## ASSIGNMENT:
Would you repeat the entries below word for word and omit the pictures?

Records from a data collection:
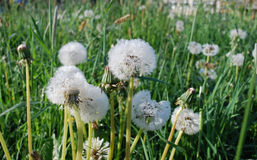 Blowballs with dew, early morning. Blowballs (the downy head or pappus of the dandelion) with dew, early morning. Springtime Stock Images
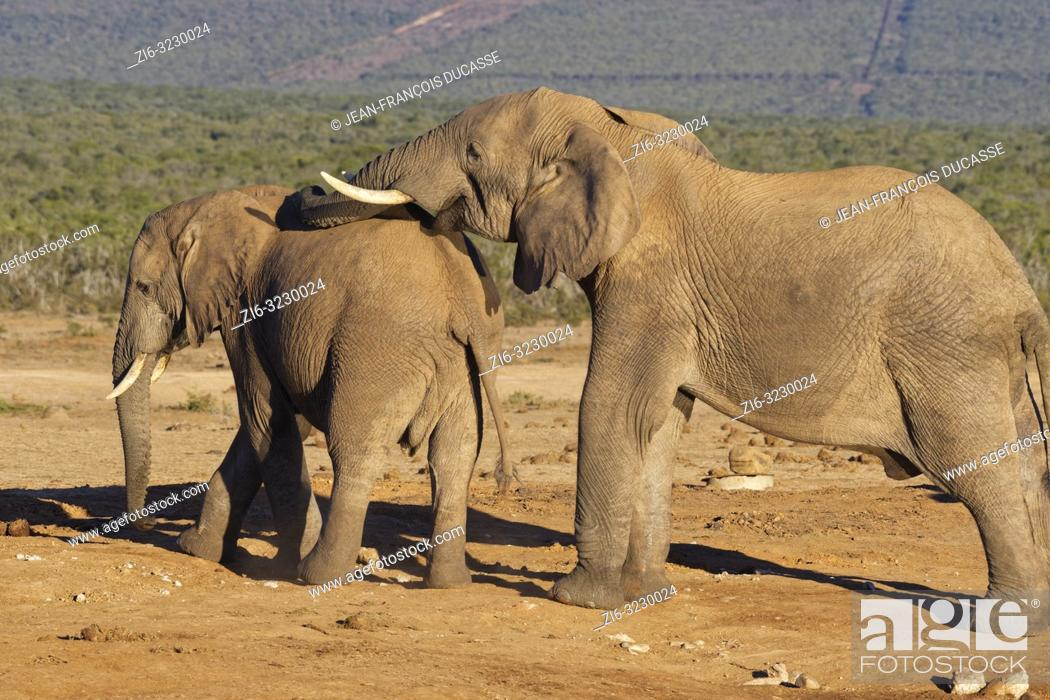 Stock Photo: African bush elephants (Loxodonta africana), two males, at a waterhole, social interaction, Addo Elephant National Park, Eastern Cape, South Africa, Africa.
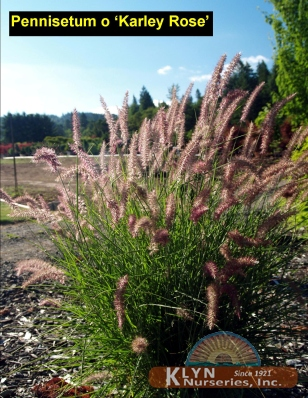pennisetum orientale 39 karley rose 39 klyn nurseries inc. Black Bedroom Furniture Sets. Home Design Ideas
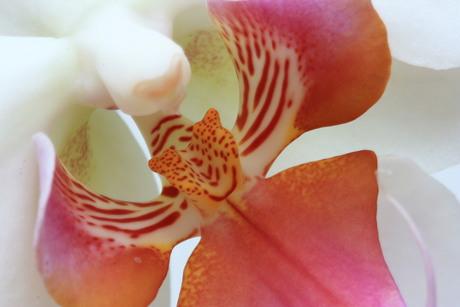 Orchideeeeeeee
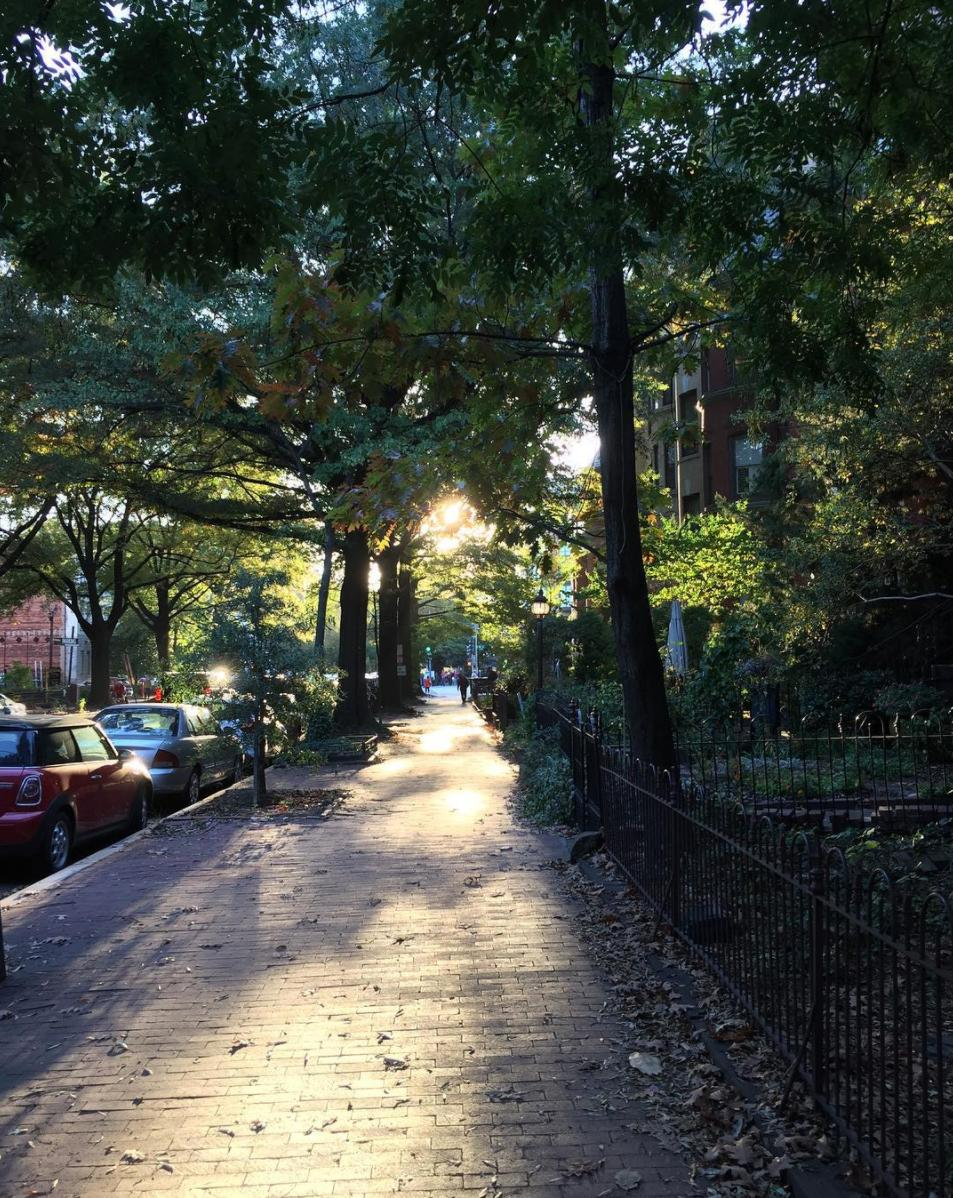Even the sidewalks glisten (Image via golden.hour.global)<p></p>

## WRITTEN ANSWER:
 Blowballs with dew, early morning. Blowballs (the downy head or pappus of the dandelion) with dew, early morning. Springtime Stock Images
 Stock Photo: African bush elephants (Loxodonta africana), two males, at a waterhole, social interaction, Addo Elephant National Park, Eastern Cape, South Africa, Africa.
pennisetum orientale 39 karley rose 39 klyn nurseries inc. Black Bedroom Furniture Sets. Home Design Ideas
 Orchideeeeeeee
Even the sidewalks glisten (Image via golden.hour.global)<p></p>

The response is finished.